New computer models suggest that the current El Niño formation brewing in the Pacific could become the strongest in recorded history. The latest data from the National Weather Service’s North American Multi-Model Ensemble indicates a greater-than 95 percent chance of a strong El Niño and a greater-than 60 percent chance of the strongest El Niño on record.
The broad swath of warmer-than-usual seawater is spreading and deepening.
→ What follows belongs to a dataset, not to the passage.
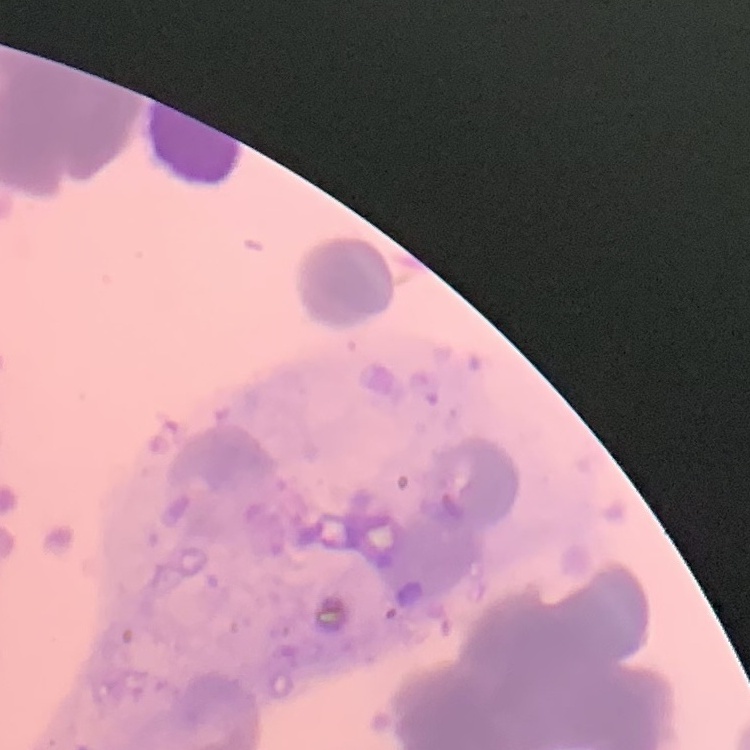

erythrocyte_morphology: rouleaux formation
preparation: thin blood film
stain: Field's or Giemsa
image_type: one tile cut from a larger photomicrograph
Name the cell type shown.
The two largest concentrations are off the coast of Peru, where water is 4 degrees Centigrade warmer than usual, and just west of Vancouver and Seattle — 3 degrees warmer.
If this El Niño continues to grow, it could surpass the modern record-setting 1997-98 El Niño event, which inundated the Bay Area and the rest of California for months, causing flooding, mudslides and subsidences, and heavy snowfalls in the Sierra.
But Jan Null, certified consulting meteorologist with Golden Gate Weather Services, cautions that those scenarios are based on only one of many models. “We don’t know if one model is better than any other,” said Null, who noted that strong ocean warming trends have occurred before in the summer only to have the El Niño fizzle out in the winter.
While El Niño is associated with warming in the southern Pacific, Null is also keeping an eye on the temperature rise in the Gulf of Alaska, which he said is unprecedented. “We don’t know what that means,” he said.
Typically, a robust El Niño phenomenon indicates heavier than normal rainfall in California in the fall and winter, a mild Atlantic hurricane season, a warmer than normal winter over major parts of the U.S., and a very active hurricane and typhoon season in the Pacific.
Null said we would need two and a half times normal rainfall (23-24 inches is the norm) to erase the current drought deficit, something that has never happened. Even in the modern-record El Niño of 1997-98, California received only 47 inches. A powerful El Niño would almost ensure that 2015 will be the warmest year on record.